エゴレジ研究所の小野寺と畑が、お手伝いします。
🔴経験への開放性
「エゴレジ力」アップのキーワードの一つは「好奇心」です。心理学では、『好奇心が強くて、新しい経験に挑戦することが好き!』という心のもちかたのことを、「経験への開放性」と呼んでいます。近年、この「経験への開放性」が高いことが、より良く年を重ねるための重要な秘訣であることが、明らかになってきています。そして、エゴレジは、この「経験への開放性」と非常に強い関係があることが証明されています。
40~82歳の方々2,205名を対象にした国立長寿医療研究センター・老化に関する長期縦断疫学研究では、「経験への開放性」が、知的な能力とどのように関係するかを調べています。「経験への開放性」の高さは、12個の質問項目によって評価され、知的な能力は、「知識力」検査や「情報処理のスピード」検査などを用いて、約10年間にわたって繰り返し測定されました。その結果、年齢に関係なく、「経験への開放性」の高い人は、低い人に比べて、知的な能力が高いことが分かりました。すなわち、好奇心が強くて、新しい経験に挑戦することが好きな人は、知的な能力も高い傾向があったのです。

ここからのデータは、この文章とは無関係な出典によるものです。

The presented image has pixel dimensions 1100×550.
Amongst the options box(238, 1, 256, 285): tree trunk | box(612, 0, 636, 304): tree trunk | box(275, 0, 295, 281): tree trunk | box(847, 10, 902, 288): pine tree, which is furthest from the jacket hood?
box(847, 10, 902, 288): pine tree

さらに重要な発見は、高齢の方ほど、「経験への開放性」という心のもちかたが、その後10年間の知的な能力の‘変化’に好ましい影響を与えていたことです。「経験への開放性」が高い75歳の方は、もともとの「知識力」の得点が高いだけでなく、10年後、85歳になってもなお、高得点を維持することができています。一方で、「経験への開放性」が低い75歳の方は、もともと「知識力」の得点が低いのですが、10年後には、さらに得点が低下していました。
🔴好奇心の正体は「自分を幸せにしてくれるもの」
『脳が目覚めるたった1つの習慣』の著者、東北大学脳科学センターの瀧靖之教授によれば、好奇心は「脳のごちそう」なのだそうです。なぜなら、脳が好奇心を示すまだ見たことのないものや、未知の世界には、今まで以上に自分たちをよりよくいかしてくれるものが潜んでいるかもしれないからです。私たちは進化の過程で、過酷な自然環境を生き延びるために、快適で安全な環境や、食べても害にならないものを常に探し求めてきました。この洞窟は雨に濡れなくて済むから快適そうだ」とか、「この草原は肉食獣がいないから安全じゃないか」「この果物は食べても安心そう」など、「好奇心」を発揮することで自分をよりよく生かしてくれるものを探し続けてきたのです。そのようにして見つけた「快適」「安全」「安心」といった情報に、脳の扁桃体は「快・好き」というタグ付けをします。そうなると、快楽物質であるドーパミンが放出されるので、脳は気持ちよさを感じて幸せになるのです。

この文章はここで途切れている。